▶ EXERCISE
Gather every line of the data that contains the word "away". Matching is case-sensitive.
* start DATA FOR THE TASK *
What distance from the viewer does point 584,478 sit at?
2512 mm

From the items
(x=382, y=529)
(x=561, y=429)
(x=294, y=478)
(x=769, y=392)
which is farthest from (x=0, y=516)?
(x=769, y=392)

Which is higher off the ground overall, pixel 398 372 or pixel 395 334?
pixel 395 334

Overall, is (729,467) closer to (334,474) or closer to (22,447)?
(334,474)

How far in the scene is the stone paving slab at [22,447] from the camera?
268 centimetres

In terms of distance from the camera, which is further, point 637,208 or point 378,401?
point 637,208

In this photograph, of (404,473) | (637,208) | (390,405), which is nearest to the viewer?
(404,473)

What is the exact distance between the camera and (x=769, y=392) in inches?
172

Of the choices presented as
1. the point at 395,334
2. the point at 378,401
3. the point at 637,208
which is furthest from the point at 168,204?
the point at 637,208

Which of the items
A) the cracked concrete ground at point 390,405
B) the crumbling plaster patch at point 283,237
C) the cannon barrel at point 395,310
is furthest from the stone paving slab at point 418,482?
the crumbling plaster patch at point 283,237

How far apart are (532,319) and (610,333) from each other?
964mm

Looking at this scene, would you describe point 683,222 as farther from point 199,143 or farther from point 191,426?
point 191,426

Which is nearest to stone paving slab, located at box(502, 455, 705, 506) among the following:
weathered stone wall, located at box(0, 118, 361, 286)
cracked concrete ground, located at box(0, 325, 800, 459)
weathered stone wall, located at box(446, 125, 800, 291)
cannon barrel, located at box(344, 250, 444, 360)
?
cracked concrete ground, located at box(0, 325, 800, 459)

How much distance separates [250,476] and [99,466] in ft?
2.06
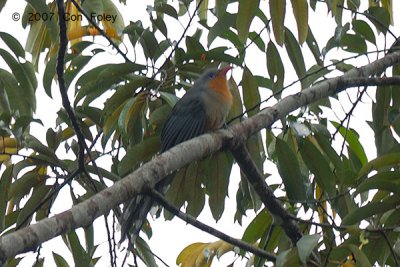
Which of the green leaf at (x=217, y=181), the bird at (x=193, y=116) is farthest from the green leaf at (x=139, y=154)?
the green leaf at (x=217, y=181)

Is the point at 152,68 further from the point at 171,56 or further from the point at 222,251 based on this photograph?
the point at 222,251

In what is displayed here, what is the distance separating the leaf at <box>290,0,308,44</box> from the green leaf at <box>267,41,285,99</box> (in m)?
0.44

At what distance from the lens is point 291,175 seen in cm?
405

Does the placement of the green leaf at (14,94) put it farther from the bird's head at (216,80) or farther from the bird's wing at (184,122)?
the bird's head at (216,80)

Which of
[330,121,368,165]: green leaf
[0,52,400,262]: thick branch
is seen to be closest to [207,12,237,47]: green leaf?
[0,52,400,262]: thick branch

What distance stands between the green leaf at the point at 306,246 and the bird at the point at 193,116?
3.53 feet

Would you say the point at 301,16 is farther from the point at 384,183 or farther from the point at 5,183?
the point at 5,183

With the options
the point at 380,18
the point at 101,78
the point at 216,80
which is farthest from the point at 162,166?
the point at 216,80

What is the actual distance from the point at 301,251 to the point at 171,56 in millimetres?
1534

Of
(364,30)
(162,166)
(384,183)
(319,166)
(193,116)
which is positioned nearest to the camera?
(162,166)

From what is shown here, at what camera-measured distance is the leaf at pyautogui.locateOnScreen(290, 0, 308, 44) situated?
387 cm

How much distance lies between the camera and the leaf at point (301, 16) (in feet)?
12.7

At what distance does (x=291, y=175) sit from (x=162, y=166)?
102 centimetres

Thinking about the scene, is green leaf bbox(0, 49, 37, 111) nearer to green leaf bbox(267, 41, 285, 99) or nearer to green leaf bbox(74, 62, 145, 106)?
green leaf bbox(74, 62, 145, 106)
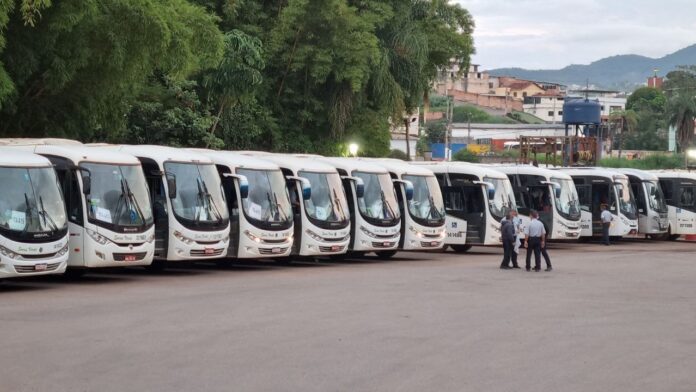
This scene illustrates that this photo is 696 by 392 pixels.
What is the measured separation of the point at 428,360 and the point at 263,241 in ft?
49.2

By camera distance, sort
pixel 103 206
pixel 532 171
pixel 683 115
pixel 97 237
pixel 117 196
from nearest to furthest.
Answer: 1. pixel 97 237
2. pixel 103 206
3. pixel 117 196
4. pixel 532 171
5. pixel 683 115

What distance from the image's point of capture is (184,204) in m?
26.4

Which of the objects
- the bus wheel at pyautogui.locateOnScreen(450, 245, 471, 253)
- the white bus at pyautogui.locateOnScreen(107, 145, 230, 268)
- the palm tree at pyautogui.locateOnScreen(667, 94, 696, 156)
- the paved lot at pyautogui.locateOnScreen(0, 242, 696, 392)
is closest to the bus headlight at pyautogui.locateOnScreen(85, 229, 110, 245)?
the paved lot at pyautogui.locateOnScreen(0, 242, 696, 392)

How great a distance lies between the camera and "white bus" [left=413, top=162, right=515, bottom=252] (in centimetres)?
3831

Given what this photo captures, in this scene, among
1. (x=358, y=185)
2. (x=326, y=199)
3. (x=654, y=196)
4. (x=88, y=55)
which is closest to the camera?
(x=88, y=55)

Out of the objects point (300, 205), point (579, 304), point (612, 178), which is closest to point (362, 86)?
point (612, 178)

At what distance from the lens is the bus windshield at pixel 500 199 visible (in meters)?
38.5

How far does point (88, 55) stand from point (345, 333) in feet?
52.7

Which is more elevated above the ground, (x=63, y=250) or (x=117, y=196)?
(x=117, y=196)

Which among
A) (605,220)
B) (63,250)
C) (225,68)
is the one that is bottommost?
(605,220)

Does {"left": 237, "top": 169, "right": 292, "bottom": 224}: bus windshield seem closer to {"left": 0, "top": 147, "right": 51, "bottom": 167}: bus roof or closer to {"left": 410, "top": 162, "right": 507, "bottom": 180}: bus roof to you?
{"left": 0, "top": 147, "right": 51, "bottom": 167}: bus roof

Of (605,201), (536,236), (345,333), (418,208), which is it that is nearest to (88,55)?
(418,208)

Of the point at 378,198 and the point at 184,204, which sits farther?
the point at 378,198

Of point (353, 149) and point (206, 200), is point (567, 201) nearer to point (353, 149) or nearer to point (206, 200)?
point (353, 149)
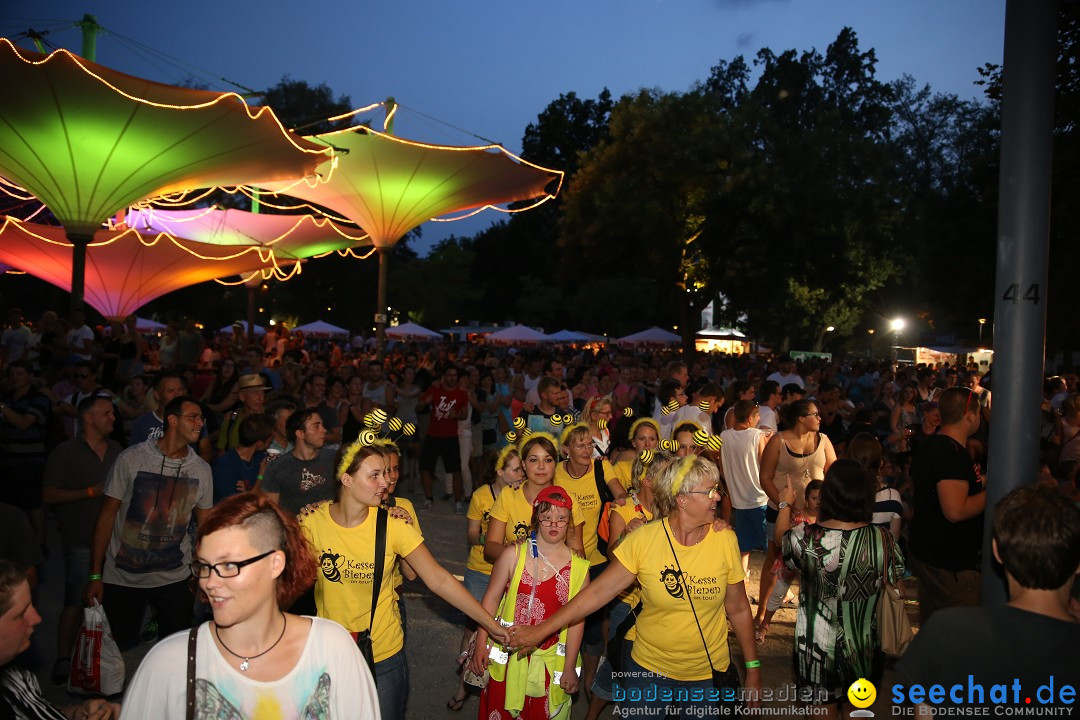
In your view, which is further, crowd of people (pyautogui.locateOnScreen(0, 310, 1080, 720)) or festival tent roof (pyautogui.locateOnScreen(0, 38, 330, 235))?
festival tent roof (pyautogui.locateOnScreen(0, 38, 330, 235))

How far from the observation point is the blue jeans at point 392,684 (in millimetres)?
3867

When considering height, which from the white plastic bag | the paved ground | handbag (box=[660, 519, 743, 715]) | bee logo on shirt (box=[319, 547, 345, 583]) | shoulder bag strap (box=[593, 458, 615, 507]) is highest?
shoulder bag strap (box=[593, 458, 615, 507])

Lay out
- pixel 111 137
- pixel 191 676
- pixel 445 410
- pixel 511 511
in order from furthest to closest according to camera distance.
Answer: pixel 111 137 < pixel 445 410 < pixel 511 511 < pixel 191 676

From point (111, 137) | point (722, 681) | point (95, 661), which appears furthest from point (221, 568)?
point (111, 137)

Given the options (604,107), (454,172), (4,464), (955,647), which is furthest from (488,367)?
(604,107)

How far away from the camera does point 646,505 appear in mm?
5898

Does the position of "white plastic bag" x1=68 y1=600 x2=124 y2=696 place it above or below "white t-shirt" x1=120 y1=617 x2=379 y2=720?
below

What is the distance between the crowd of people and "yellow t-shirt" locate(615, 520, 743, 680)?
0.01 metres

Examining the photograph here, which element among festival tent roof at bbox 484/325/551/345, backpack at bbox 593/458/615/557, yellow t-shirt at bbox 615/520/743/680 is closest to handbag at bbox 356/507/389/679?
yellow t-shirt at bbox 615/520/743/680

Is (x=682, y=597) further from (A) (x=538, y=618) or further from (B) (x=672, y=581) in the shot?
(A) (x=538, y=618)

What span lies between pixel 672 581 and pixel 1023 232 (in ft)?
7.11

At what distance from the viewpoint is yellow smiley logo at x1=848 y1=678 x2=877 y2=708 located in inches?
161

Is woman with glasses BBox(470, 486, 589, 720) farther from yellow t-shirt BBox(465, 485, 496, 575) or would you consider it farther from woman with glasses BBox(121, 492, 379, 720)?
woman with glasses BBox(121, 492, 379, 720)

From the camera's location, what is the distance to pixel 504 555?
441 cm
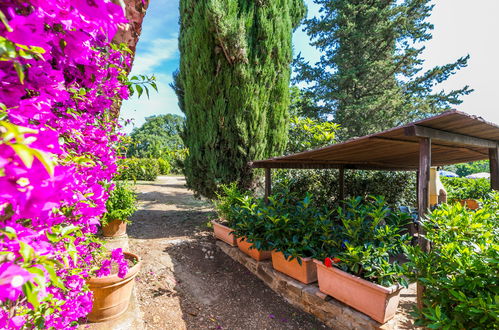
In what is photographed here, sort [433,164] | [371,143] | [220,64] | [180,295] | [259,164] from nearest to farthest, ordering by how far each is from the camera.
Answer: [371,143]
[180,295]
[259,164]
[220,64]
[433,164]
* end DATA FOR THE TASK *
* start DATA FOR THE TASK *
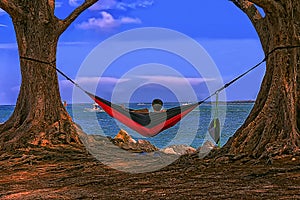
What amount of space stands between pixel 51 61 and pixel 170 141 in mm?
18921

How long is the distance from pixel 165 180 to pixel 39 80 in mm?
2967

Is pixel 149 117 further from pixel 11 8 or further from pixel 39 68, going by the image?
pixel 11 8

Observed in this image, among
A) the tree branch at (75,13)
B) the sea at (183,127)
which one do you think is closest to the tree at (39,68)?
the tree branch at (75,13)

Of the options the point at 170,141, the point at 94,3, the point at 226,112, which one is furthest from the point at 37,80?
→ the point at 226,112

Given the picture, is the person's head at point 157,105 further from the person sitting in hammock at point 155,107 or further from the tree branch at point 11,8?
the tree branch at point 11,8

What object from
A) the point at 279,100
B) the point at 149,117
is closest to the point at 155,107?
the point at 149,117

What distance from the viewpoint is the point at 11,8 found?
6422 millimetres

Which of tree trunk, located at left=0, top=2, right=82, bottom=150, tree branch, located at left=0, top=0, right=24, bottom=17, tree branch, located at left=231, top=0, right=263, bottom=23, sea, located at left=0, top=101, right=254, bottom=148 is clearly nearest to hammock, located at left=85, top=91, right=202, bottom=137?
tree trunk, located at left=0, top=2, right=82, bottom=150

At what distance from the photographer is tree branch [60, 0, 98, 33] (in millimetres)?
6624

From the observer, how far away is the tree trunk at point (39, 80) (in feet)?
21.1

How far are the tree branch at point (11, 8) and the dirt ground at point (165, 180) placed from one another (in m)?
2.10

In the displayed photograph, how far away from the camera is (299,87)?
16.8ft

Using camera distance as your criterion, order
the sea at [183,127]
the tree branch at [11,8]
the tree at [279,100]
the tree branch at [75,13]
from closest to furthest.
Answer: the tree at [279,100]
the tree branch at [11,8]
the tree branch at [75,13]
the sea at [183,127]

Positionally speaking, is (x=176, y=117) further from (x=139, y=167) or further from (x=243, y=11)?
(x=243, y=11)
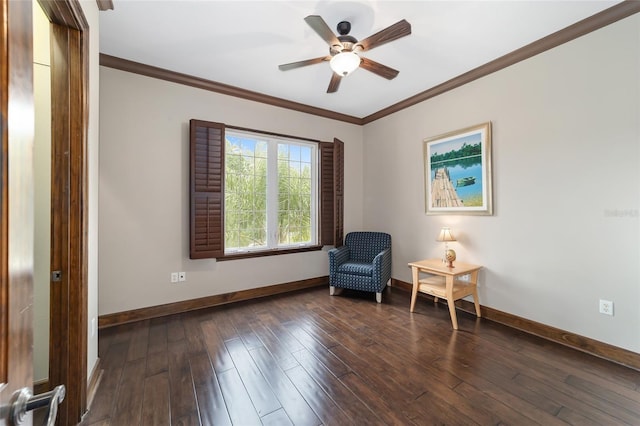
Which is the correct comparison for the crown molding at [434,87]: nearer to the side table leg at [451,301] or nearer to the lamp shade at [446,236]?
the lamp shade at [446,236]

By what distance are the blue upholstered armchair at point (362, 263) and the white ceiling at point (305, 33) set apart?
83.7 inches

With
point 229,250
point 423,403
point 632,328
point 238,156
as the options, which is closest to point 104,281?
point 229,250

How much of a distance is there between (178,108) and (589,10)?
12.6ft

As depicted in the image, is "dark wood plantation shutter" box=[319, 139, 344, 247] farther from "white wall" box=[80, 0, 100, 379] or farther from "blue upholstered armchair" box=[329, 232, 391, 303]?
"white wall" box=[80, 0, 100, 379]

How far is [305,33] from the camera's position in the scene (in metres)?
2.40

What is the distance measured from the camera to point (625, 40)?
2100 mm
* end DATA FOR THE TASK *
▶ WORKED ANSWER
How far away from the camera does point 646,505 appear in mm?
From the observer, how far away is the tree trunk at point (39, 80) (in feet)?
In the displayed photograph, how far away from the camera is (299,87)?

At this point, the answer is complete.